**Text section:**
********************
Taupo Fly Fishing Report 10 Aug 2012

Posted by admin on August 10, 2012

The eruption of Mount Tongariro this week spells good news for the Taupo fishery.  In the 1980’s when we had a lot of ash fall it resulted in extra plant growth which flowed through the food chain and the trout a year later were noticeably bigger – so lets wait and see for 2013!! - thank you Mother Nature...

We have had a mix of weather over the past week or so and the local fly fishing has been hot on some days and less so on others.

We are seeing more jacks in the rivers which results in some great battles with trout smoking off down the river at a furious pace.  Even if you get broken off now and then you still get the excitement of the hook-up and of course you can add a few pounds to the size of the fish when you tell your mates about the one that got away.
********************
**What you will do:**
[1] Update the section of the Taupo fishing report from "The eruption of" to "so on others.", putting "Mount Ruapehu" in place of "Mount Tongariro".
[2] According to the Taupo fishing report, what did the heavy ash fall of the 1980s lead to?

**Collected data:**
********************
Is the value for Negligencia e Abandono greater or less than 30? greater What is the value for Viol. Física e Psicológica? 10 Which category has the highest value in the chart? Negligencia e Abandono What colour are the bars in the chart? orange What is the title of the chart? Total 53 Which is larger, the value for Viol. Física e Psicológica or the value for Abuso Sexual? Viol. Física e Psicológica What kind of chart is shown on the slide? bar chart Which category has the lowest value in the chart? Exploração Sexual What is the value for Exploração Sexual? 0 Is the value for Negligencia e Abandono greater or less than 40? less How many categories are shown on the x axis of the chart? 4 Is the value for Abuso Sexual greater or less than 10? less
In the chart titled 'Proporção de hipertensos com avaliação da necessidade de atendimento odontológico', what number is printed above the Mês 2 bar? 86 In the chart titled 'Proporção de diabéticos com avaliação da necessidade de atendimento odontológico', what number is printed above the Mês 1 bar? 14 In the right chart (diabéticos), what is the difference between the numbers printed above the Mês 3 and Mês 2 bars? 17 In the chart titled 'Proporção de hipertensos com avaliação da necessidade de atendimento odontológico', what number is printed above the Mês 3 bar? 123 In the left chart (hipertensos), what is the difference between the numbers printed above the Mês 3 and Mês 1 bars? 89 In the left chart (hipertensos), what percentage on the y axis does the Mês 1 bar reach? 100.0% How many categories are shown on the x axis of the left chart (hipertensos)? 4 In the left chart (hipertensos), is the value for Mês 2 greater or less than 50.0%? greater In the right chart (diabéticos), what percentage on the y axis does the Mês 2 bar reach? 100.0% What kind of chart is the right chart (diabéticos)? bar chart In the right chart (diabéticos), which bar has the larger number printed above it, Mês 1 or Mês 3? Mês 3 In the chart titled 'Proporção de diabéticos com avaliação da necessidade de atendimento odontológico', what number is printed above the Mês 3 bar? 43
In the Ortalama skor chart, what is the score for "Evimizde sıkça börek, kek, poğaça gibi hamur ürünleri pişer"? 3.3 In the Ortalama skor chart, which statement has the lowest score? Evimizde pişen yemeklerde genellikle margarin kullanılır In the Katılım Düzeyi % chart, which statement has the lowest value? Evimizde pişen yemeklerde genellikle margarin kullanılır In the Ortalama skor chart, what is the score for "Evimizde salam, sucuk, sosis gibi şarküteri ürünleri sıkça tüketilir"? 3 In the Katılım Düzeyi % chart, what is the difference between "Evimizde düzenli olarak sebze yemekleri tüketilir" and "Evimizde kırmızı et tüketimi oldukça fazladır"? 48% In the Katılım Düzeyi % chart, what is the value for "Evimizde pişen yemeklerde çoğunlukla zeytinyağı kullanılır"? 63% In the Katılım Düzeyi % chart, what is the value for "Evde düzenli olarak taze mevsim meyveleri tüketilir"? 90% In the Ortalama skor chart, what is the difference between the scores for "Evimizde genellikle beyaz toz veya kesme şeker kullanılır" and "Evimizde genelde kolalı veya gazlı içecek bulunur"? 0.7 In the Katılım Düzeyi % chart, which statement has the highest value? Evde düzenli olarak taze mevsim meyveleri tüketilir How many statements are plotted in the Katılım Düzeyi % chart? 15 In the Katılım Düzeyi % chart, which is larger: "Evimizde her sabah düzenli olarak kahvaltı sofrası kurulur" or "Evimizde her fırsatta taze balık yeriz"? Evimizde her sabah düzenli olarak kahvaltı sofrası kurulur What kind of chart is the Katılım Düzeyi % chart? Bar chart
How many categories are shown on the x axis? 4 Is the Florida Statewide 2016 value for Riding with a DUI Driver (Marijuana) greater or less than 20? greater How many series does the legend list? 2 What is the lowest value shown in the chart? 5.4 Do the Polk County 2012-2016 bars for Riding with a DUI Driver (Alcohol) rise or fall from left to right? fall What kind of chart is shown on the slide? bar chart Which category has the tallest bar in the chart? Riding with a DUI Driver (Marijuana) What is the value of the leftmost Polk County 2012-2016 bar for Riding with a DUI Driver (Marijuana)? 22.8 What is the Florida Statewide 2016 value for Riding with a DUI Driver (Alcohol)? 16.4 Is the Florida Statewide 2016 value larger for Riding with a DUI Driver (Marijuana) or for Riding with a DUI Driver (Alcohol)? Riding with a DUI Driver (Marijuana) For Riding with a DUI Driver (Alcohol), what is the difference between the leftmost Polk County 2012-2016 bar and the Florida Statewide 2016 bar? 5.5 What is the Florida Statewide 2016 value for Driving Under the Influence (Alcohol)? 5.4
********************
**Solutions per task:**
[1]
The eruption of Mount Ruapehu this week spells good news for the Taupo fishery.  In the 1980’s when we had a lot of ash fall it resulted in extra plant growth which flowed through the food chain and the trout a year later were noticeably bigger – so lets wait and see for 2013!! - thank you Mother Nature...

We have had a mix of weather over the past week or so and the local fly fishing has been hot on some days and less so on others.

[2] Extra plant growth that flowed through the food chain, so the trout a year later were noticeably bigger.